═════ DATA SECTION ═════
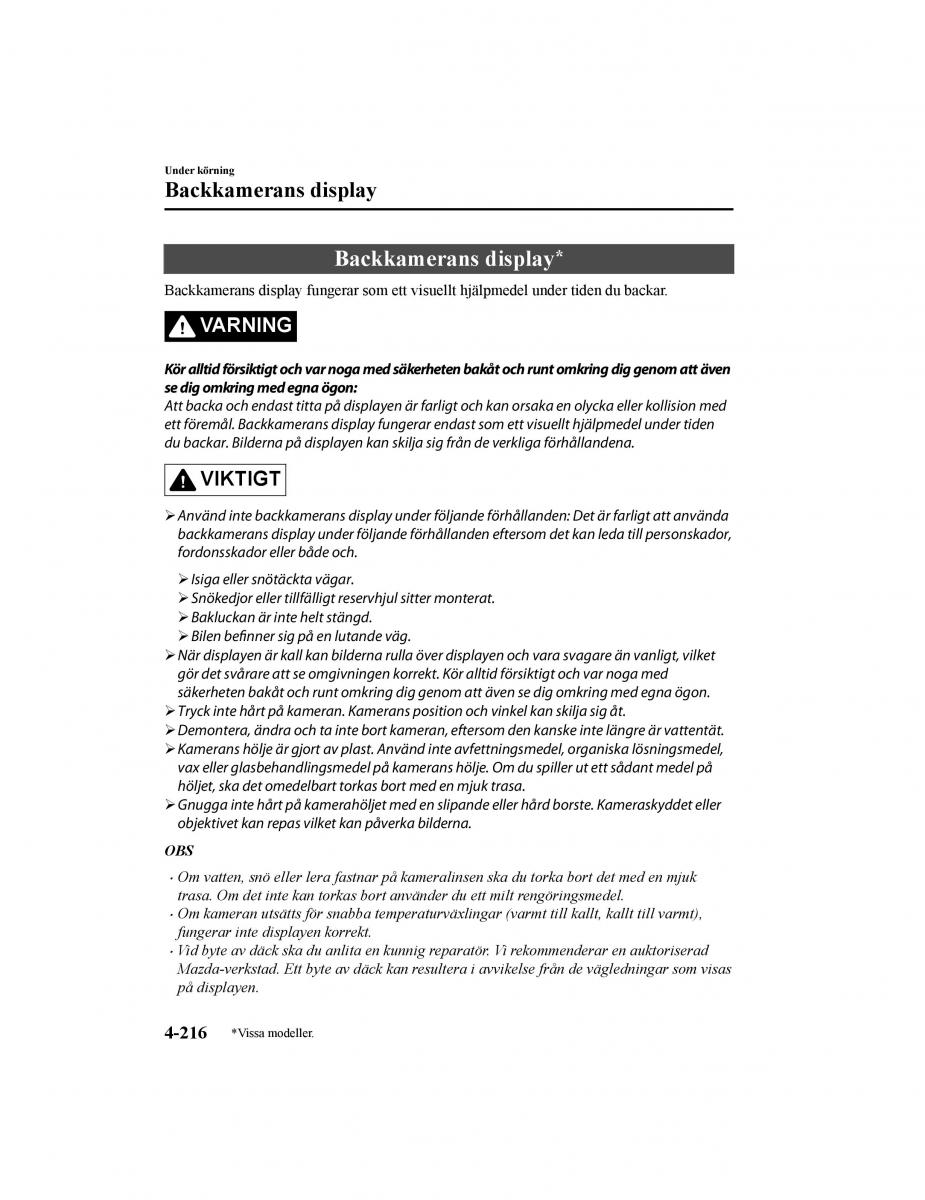 Under körning

Backkamerans display

Backkamerans display*

Backkamerans display fungerar som ett visuellt hjälpmedel under tiden du backar.

VARNING

Kör alltid försiktigt och var noga med säkerheten bakåt och runt omkring dig genom att även se dig omkring med egna ögon:

Att backa och endast titta på displayen är farligt och kan orsaka en olycka eller kollision med ett föremål. Backkamerans display fungerar endast som ett visuellt hjälpmedel under tiden du backar. Bilderna på displayen kan skilja sig från de verkliga förhållandena.

VIKTIGT

➢ Använd inte backkamerans display under följande förhållanden: Det är farligt att använda backkamerans display under följande förhållanden eftersom det kan leda till personskador, fordonsskador eller både och.

➢ Isiga eller snötäckta vägar.
➢ Snökedjor eller tillfälligt reservhjul sitter monterat.
➢ Bakluckan är inte helt stängd.
➢ Bilen befinner sig på en lutande väg.

➢ När displayen är kall kan bilderna rulla över displayen och vara svagare än vanligt, vilket gör det svårare att se omgivningen korrekt. Kör alltid försiktigt och var noga med säkerheten bakåt och runt omkring dig genom att även se dig omkring med egna ögon.
➢ Tryck inte hårt på kameran. Kamerans position och vinkel kan skilja sig åt.
➢ Demontera, ändra och ta inte bort kameran, eftersom den kanske inte längre är vattentät.
➢ Kamerans hölje är gjort av plast. Använd inte avfettningsmedel, organiska lösningsmedel, vax eller glasbehandlingsmedel på kamerans hölje. Om du spiller ut ett sådant medel på höljet, ska det omedelbart torkas bort med en mjuk trasa.
➢ Gnugga inte hårt på kamerahöljet med en slipande eller hård borste. Kameraskyddet eller objektivet kan repas vilket kan påverka bilderna.

OBS

· Om vatten, snö eller lera fastnar på kameralinsen ska du torka bort det med en mjuk trasa. Om det inte kan torkas bort använder du ett milt rengöringsmedel.
· Om kameran utsätts för snabba temperaturväxlingar (varmt till kallt, kallt till varmt), fungerar inte displayen korrekt.
· Vid byte av däck ska du anlita en kunnig reparatör. Vi rekommenderar en auktoriserad Mazda-verkstad. Ett byte av däck kan resultera i avvikelse från de vägledningar som visas på displayen.

4-216 *Vissa modeller.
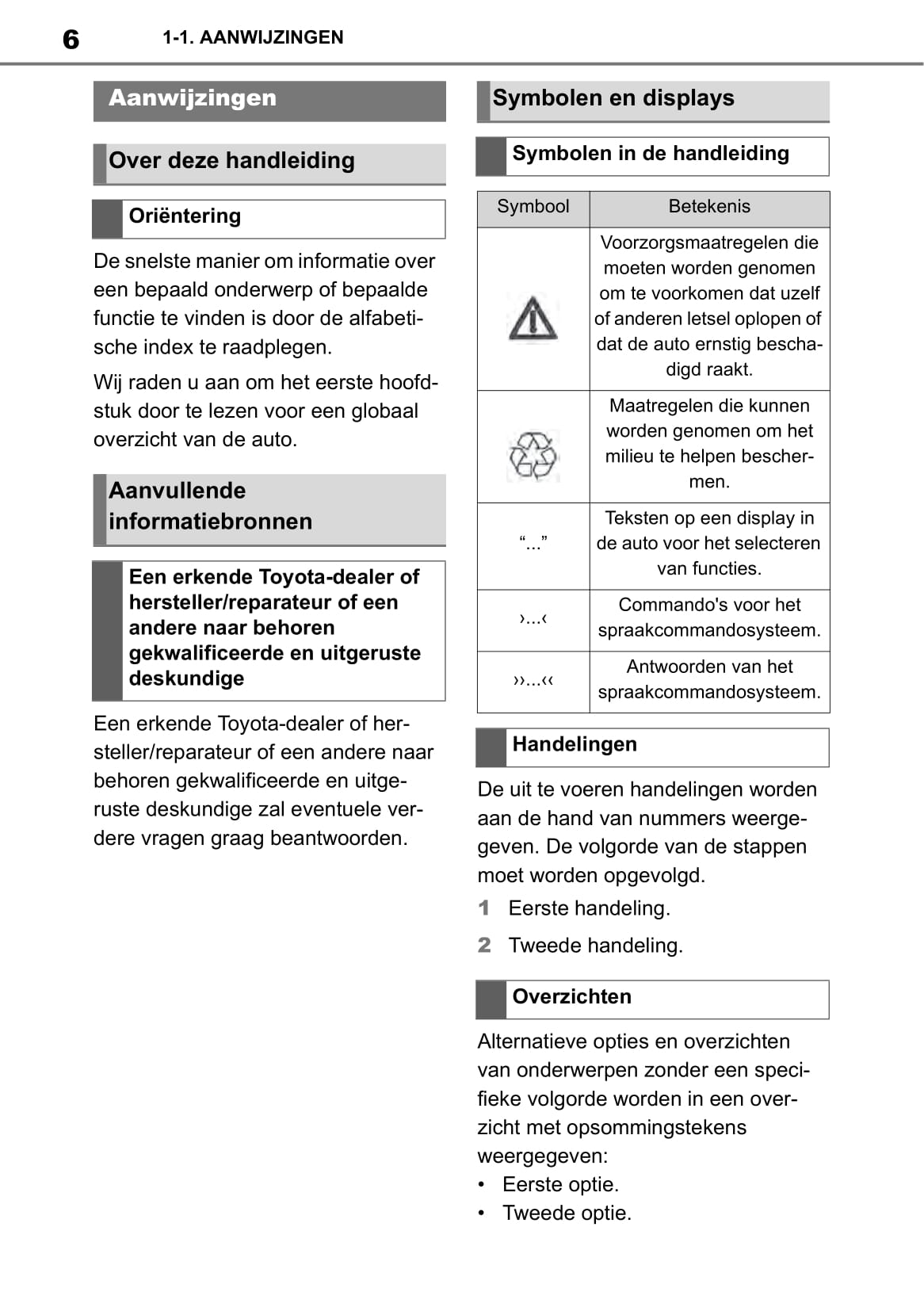 6 1-1. AANWIJZINGEN

Aanwijzingen

Over deze handleiding

Oriëntering

De snelste manier om informatie over een bepaald onderwerp of bepaalde functie te vinden is door de alfabetische index te raadplegen.

Wij raden u aan om het eerste hoofdstuk door te lezen voor een globaal overzicht van de auto.

Aanvullende informatiebronnen

Een erkende Toyota-dealer of hersteller/reparateur of een andere naar behoren gekwalificeerde en uitgeruste deskundige

Een erkende Toyota-dealer of hersteller/reparateur of een andere naar behoren gekwalificeerde en uitgeruste deskundige zal eventuele verdere vragen graag beantwoorden.

Symbolen en displays

Symbolen in de handleiding

| Symbool | Betekenis |
|---|---|
| | Voorzorgsmaatregelen die moeten worden genomen om te voorkomen dat uzelf of anderen letsel oplopen of dat de auto ernstig beschadigd raakt. |
| | Maatregelen die kunnen worden genomen om het milieu te helpen beschermen. |
| “...” | Teksten op een display in de auto voor het selecteren van functies. |
| ›...‹ | Commando's voor het spraakcommandosysteem. |
| ››...‹‹ | Antwoorden van het spraakcommandosysteem. |

Handelingen

De uit te voeren handelingen worden aan de hand van nummers weergegeven. De volgorde van de stappen moet worden opgevolgd.

1 Eerste handeling.

2 Tweede handeling.

Overzichten

Alternatieve opties en overzichten van onderwerpen zonder een specifieke volgorde worden in een overzicht met opsommingstekens weergegeven:
• Eerste optie.
• Tweede optie.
═════
EXERCISE DETAILS | The listing above must be given again exactly, minus its pictures.

ANSWER SPACE |
 Under körning

Backkamerans display

Backkamerans display*

Backkamerans display fungerar som ett visuellt hjälpmedel under tiden du backar.

VARNING

Kör alltid försiktigt och var noga med säkerheten bakåt och runt omkring dig genom att även se dig omkring med egna ögon:

Att backa och endast titta på displayen är farligt och kan orsaka en olycka eller kollision med ett föremål. Backkamerans display fungerar endast som ett visuellt hjälpmedel under tiden du backar. Bilderna på displayen kan skilja sig från de verkliga förhållandena.

VIKTIGT

➢ Använd inte backkamerans display under följande förhållanden: Det är farligt att använda backkamerans display under följande förhållanden eftersom det kan leda till personskador, fordonsskador eller både och.

➢ Isiga eller snötäckta vägar.
➢ Snökedjor eller tillfälligt reservhjul sitter monterat.
➢ Bakluckan är inte helt stängd.
➢ Bilen befinner sig på en lutande väg.

➢ När displayen är kall kan bilderna rulla över displayen och vara svagare än vanligt, vilket gör det svårare att se omgivningen korrekt. Kör alltid försiktigt och var noga med säkerheten bakåt och runt omkring dig genom att även se dig omkring med egna ögon.
➢ Tryck inte hårt på kameran. Kamerans position och vinkel kan skilja sig åt.
➢ Demontera, ändra och ta inte bort kameran, eftersom den kanske inte längre är vattentät.
➢ Kamerans hölje är gjort av plast. Använd inte avfettningsmedel, organiska lösningsmedel, vax eller glasbehandlingsmedel på kamerans hölje. Om du spiller ut ett sådant medel på höljet, ska det omedelbart torkas bort med en mjuk trasa.
➢ Gnugga inte hårt på kamerahöljet med en slipande eller hård borste. Kameraskyddet eller objektivet kan repas vilket kan påverka bilderna.

OBS

· Om vatten, snö eller lera fastnar på kameralinsen ska du torka bort det med en mjuk trasa. Om det inte kan torkas bort använder du ett milt rengöringsmedel.
· Om kameran utsätts för snabba temperaturväxlingar (varmt till kallt, kallt till varmt), fungerar inte displayen korrekt.
· Vid byte av däck ska du anlita en kunnig reparatör. Vi rekommenderar en auktoriserad Mazda-verkstad. Ett byte av däck kan resultera i avvikelse från de vägledningar som visas på displayen.

4-216 *Vissa modeller.
 6 1-1. AANWIJZINGEN

Aanwijzingen

Over deze handleiding

Oriëntering

De snelste manier om informatie over een bepaald onderwerp of bepaalde functie te vinden is door de alfabetische index te raadplegen.

Wij raden u aan om het eerste hoofdstuk door te lezen voor een globaal overzicht van de auto.

Aanvullende informatiebronnen

Een erkende Toyota-dealer of hersteller/reparateur of een andere naar behoren gekwalificeerde en uitgeruste deskundige

Een erkende Toyota-dealer of hersteller/reparateur of een andere naar behoren gekwalificeerde en uitgeruste deskundige zal eventuele verdere vragen graag beantwoorden.

Symbolen en displays

Symbolen in de handleiding

| Symbool | Betekenis |
|---|---|
| | Voorzorgsmaatregelen die moeten worden genomen om te voorkomen dat uzelf of anderen letsel oplopen of dat de auto ernstig beschadigd raakt. |
| | Maatregelen die kunnen worden genomen om het milieu te helpen beschermen. |
| “...” | Teksten op een display in de auto voor het selecteren van functies. |
| ›...‹ | Commando's voor het spraakcommandosysteem. |
| ››...‹‹ | Antwoorden van het spraakcommandosysteem. |

Handelingen

De uit te voeren handelingen worden aan de hand van nummers weergegeven. De volgorde van de stappen moet worden opgevolgd.

1 Eerste handeling.

2 Tweede handeling.

Overzichten

Alternatieve opties en overzichten van onderwerpen zonder een specifieke volgorde worden in een overzicht met opsommingstekens weergegeven:
• Eerste optie.
• Tweede optie.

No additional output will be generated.